### THE PROBLEM
How many lines of the items below contain the word "this"? Give only the number.

Items from a spatial question set:
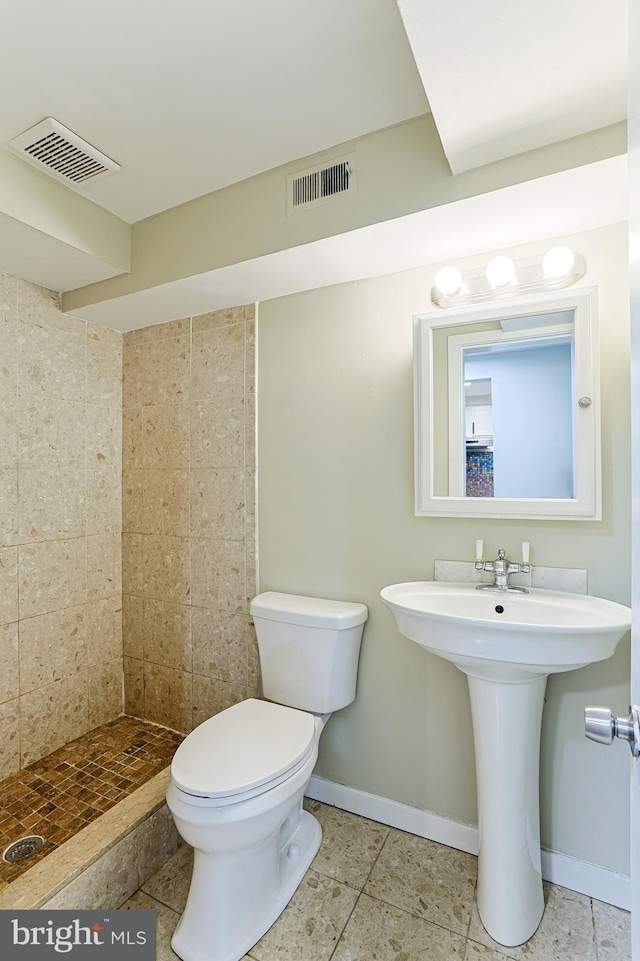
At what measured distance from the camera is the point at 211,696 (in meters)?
2.01

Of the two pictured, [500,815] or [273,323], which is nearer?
[500,815]

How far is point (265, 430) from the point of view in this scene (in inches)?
74.9

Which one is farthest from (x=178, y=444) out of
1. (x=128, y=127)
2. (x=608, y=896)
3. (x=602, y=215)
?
(x=608, y=896)

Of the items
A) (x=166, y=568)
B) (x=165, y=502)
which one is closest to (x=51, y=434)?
(x=165, y=502)

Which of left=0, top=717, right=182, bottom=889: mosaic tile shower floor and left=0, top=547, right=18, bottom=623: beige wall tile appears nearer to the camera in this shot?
left=0, top=717, right=182, bottom=889: mosaic tile shower floor

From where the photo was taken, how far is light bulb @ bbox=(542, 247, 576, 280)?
134cm

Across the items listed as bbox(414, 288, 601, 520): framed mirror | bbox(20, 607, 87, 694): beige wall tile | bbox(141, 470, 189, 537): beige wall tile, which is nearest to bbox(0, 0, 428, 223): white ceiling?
bbox(414, 288, 601, 520): framed mirror

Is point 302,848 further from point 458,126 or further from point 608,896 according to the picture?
point 458,126

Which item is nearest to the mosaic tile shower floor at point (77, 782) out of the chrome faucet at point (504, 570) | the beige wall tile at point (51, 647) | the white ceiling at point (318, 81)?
the beige wall tile at point (51, 647)

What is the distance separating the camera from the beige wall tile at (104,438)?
217 cm

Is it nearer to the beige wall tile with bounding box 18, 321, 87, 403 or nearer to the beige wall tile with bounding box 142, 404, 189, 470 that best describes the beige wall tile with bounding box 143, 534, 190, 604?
the beige wall tile with bounding box 142, 404, 189, 470

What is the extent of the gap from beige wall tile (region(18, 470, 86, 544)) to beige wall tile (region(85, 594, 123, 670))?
37 centimetres

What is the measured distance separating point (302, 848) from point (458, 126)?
214cm

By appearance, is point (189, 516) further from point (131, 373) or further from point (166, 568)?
point (131, 373)
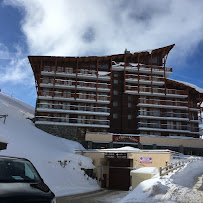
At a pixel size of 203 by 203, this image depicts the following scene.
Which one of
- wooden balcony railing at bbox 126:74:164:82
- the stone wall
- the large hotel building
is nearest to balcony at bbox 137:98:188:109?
the large hotel building

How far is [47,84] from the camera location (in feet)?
131

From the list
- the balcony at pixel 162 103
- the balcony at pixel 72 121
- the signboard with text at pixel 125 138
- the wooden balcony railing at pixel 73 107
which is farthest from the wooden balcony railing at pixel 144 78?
the signboard with text at pixel 125 138

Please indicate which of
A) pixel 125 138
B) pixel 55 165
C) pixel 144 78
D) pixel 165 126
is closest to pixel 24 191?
pixel 55 165

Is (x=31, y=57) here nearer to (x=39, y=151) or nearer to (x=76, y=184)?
(x=39, y=151)

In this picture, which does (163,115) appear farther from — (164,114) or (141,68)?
(141,68)

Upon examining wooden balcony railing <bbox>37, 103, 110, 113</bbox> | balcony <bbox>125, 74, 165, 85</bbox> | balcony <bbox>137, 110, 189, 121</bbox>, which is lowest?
balcony <bbox>137, 110, 189, 121</bbox>

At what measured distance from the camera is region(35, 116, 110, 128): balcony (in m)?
37.2

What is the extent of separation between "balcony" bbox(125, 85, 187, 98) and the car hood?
39.2m

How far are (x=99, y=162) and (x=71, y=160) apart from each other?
16.6 ft

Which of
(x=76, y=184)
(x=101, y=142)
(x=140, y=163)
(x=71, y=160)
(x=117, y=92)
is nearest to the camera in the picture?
(x=76, y=184)

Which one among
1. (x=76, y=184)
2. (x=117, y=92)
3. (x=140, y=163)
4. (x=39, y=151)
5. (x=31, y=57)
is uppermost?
(x=31, y=57)

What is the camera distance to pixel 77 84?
4175 centimetres

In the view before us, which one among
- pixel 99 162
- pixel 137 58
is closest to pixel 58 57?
pixel 137 58

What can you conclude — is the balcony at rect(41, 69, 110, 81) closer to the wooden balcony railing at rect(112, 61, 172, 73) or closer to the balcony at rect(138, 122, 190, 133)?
the wooden balcony railing at rect(112, 61, 172, 73)
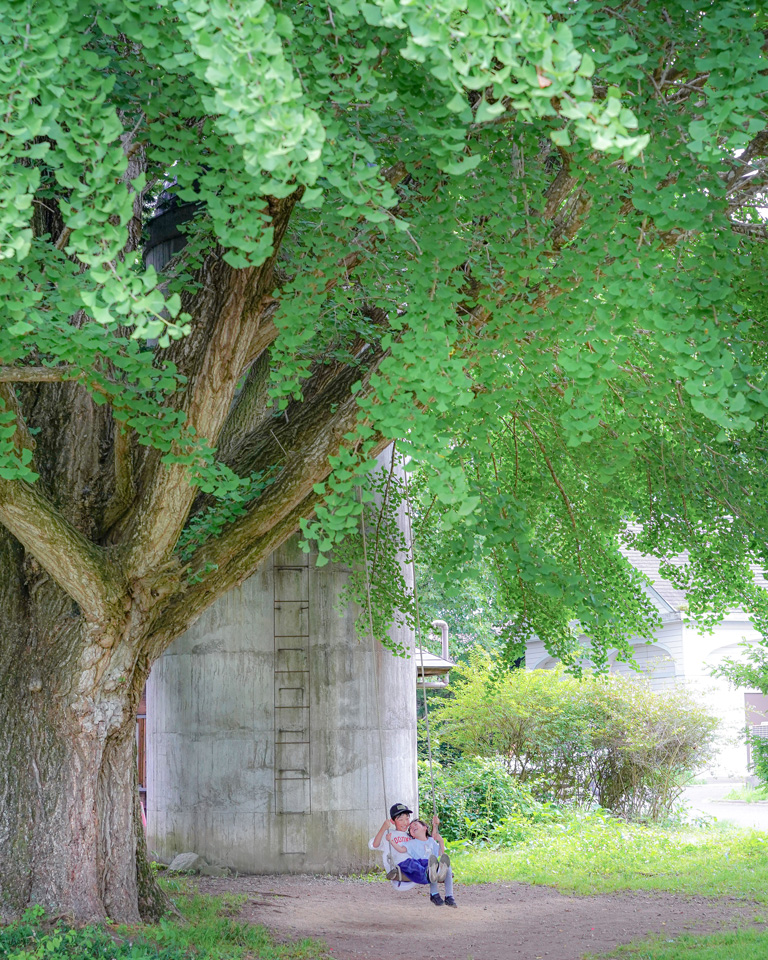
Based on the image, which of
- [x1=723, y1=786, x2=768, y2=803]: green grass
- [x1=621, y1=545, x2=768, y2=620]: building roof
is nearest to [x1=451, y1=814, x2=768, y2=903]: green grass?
[x1=723, y1=786, x2=768, y2=803]: green grass

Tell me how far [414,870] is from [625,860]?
534cm

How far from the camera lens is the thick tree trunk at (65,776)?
735 cm

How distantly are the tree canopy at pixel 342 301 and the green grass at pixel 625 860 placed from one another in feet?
11.3

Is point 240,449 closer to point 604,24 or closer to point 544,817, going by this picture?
point 604,24

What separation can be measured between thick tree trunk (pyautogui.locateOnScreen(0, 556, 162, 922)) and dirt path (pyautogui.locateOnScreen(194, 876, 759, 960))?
1936mm

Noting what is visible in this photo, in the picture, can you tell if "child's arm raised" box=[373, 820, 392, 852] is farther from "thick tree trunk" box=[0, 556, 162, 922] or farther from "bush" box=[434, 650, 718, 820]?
"bush" box=[434, 650, 718, 820]

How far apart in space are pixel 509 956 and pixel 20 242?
23.8 feet

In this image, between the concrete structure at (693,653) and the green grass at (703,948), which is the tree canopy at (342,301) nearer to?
the green grass at (703,948)

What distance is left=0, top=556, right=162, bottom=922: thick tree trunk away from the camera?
7352mm

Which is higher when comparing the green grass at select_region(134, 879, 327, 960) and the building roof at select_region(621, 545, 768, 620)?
the building roof at select_region(621, 545, 768, 620)

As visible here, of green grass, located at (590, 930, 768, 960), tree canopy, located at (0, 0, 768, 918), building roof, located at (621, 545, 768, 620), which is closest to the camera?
tree canopy, located at (0, 0, 768, 918)

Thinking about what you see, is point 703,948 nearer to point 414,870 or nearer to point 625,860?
point 414,870

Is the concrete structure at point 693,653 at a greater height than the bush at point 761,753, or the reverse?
the concrete structure at point 693,653

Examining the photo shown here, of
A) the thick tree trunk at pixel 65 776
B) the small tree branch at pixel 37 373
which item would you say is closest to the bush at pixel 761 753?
the thick tree trunk at pixel 65 776
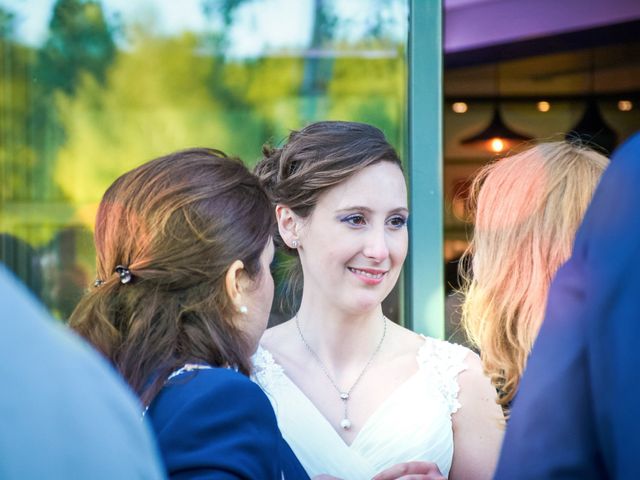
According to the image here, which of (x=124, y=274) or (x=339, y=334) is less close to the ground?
(x=124, y=274)

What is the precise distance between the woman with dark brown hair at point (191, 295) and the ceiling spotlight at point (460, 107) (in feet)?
20.6

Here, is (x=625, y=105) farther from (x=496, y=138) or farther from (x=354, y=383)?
(x=354, y=383)

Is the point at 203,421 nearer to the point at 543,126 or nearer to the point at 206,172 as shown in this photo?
the point at 206,172

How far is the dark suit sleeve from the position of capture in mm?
1480

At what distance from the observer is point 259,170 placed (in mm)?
2719

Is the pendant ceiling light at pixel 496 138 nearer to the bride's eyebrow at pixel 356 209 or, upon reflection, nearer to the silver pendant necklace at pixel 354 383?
the silver pendant necklace at pixel 354 383

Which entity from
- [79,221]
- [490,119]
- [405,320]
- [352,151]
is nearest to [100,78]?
[79,221]

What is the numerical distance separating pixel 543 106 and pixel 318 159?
5919 millimetres

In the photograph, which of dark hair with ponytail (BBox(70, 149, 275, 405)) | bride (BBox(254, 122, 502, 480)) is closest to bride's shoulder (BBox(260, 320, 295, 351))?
bride (BBox(254, 122, 502, 480))

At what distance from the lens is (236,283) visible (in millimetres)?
1822

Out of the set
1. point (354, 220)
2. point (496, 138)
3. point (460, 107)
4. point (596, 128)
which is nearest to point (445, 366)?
point (354, 220)

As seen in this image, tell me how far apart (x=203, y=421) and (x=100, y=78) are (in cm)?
314

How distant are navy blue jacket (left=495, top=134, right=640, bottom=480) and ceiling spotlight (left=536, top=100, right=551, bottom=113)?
725 centimetres

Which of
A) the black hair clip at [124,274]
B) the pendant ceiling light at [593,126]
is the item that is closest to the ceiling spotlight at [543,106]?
the pendant ceiling light at [593,126]
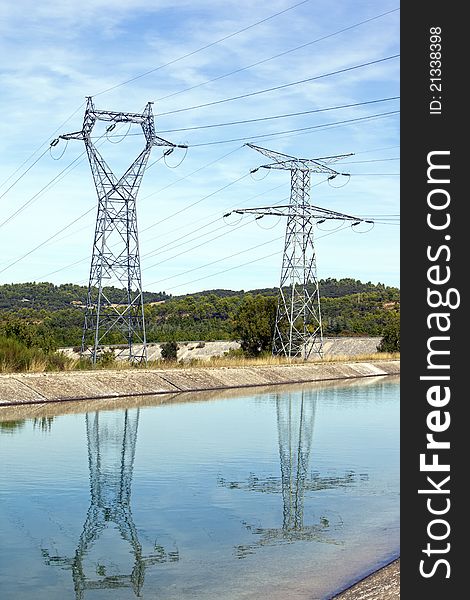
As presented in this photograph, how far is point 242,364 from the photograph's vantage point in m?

### EXERCISE RESULT
10